(Excerpted passage)

Within Task 2, they over-write the introduction (90 words instead of 50) and run dry by paragraph 3.
Some skip planning altogether, then waste 5 minutes mid-essay reorganising.
The 5+33+2 breakdown
5 minutes planning: read the prompt twice, identify essay type, brainstorm 2–3 supporting points per body paragraph, decide the thesis.
33 minutes writing: 6 minutes intro+thesis (50 words), 11 minutes body 1 (110–130 words), 11 minutes body 2 (110–130 words), 5 minutes conclusion (40–50 words).
2 minutes proofreading: scan for tense errors, missing 's' on third-person verbs, missing articles, spelling.
Planning checklist
Identify essay type: opinion, discussion, double-question, cause-effect, problem-solution.
Identify your thesis: one sentence that summarises your overall position or main argument.
Brainstorm body 1: topic sentence + 2 supporting reasons + 1 example.
Brainstorm body 2: topic sentence + 2 supporting reasons + 1 example.

(End Excerpted passage)

--- Exercise requirements ---
Copy the passage on timing a Task 2 essay in full, word for word.

(Data to examine)

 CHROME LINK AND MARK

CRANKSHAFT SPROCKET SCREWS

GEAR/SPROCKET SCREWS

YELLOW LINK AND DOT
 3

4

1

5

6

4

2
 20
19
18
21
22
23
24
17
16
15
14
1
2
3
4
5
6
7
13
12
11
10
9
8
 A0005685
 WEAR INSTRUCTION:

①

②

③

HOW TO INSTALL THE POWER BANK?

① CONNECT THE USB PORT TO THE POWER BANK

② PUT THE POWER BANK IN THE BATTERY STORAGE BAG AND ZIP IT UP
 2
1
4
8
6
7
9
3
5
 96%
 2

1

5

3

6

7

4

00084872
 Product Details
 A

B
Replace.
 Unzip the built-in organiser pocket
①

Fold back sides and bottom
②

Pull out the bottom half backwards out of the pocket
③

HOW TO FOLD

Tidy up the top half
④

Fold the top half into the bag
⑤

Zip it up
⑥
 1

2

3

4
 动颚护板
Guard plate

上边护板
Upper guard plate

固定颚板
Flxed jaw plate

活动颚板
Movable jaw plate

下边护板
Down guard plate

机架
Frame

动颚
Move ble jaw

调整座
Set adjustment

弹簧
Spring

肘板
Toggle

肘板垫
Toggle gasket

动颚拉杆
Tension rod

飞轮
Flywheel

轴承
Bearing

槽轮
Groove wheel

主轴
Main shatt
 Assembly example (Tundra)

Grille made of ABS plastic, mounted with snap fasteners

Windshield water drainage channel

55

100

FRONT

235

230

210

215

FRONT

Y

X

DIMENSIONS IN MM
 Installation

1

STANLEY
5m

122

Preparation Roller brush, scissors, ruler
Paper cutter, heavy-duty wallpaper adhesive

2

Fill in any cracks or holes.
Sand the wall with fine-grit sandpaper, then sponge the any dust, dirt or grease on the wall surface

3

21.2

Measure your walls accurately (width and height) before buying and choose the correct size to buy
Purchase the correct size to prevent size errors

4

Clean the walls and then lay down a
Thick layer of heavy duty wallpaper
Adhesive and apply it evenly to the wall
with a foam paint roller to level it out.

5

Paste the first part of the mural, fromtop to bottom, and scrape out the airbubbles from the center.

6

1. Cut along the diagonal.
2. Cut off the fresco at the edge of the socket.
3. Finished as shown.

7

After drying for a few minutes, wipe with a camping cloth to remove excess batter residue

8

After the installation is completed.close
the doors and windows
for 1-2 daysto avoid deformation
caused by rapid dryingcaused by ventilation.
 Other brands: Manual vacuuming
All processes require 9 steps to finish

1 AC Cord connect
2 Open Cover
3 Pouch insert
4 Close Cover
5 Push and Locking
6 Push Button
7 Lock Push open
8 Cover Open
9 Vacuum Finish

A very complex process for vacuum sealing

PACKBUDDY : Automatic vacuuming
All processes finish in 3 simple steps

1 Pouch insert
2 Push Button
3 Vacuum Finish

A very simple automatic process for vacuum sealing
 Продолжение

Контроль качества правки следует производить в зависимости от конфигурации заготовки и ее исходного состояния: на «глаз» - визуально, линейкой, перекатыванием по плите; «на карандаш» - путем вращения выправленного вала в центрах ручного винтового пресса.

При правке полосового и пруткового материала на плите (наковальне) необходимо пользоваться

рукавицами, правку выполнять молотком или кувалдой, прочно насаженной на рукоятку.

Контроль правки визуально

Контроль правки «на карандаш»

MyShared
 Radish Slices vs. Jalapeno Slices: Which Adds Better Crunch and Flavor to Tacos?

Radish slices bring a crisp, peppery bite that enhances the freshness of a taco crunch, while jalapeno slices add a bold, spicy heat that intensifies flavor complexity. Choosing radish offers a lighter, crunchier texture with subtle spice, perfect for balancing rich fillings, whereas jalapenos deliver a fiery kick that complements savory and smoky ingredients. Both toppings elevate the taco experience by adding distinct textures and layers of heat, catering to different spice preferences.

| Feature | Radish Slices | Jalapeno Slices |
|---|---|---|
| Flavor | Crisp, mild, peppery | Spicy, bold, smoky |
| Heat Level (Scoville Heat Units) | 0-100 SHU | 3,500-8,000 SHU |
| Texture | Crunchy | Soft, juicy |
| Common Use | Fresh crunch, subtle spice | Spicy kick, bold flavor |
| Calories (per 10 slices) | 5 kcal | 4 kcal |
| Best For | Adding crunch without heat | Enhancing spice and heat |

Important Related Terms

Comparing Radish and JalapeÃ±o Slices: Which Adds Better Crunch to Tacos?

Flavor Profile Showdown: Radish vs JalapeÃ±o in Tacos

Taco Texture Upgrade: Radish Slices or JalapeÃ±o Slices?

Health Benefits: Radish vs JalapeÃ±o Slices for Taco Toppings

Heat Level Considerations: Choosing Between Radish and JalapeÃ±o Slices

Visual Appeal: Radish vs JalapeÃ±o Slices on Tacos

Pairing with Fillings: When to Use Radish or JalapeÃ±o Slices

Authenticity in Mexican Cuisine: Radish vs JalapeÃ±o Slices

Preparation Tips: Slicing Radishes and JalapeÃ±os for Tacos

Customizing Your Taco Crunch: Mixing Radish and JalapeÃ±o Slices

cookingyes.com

(End Data to examine)

--- Response below ---
Within Task 2, they over-write the introduction (90 words instead of 50) and run dry by paragraph 3.
Some skip planning altogether, then waste 5 minutes mid-essay reorganising.
The 5+33+2 breakdown
5 minutes planning: read the prompt twice, identify essay type, brainstorm 2–3 supporting points per body paragraph, decide the thesis.
33 minutes writing: 6 minutes intro+thesis (50 words), 11 minutes body 1 (110–130 words), 11 minutes body 2 (110–130 words), 5 minutes conclusion (40–50 words).
2 minutes proofreading: scan for tense errors, missing 's' on third-person verbs, missing articles, spelling.
Planning checklist
Identify essay type: opinion, discussion, double-question, cause-effect, problem-solution.
Identify your thesis: one sentence that summarises your overall position or main argument.
Brainstorm body 1: topic sentence + 2 supporting reasons + 1 example.
Brainstorm body 2: topic sentence + 2 supporting reasons + 1 example.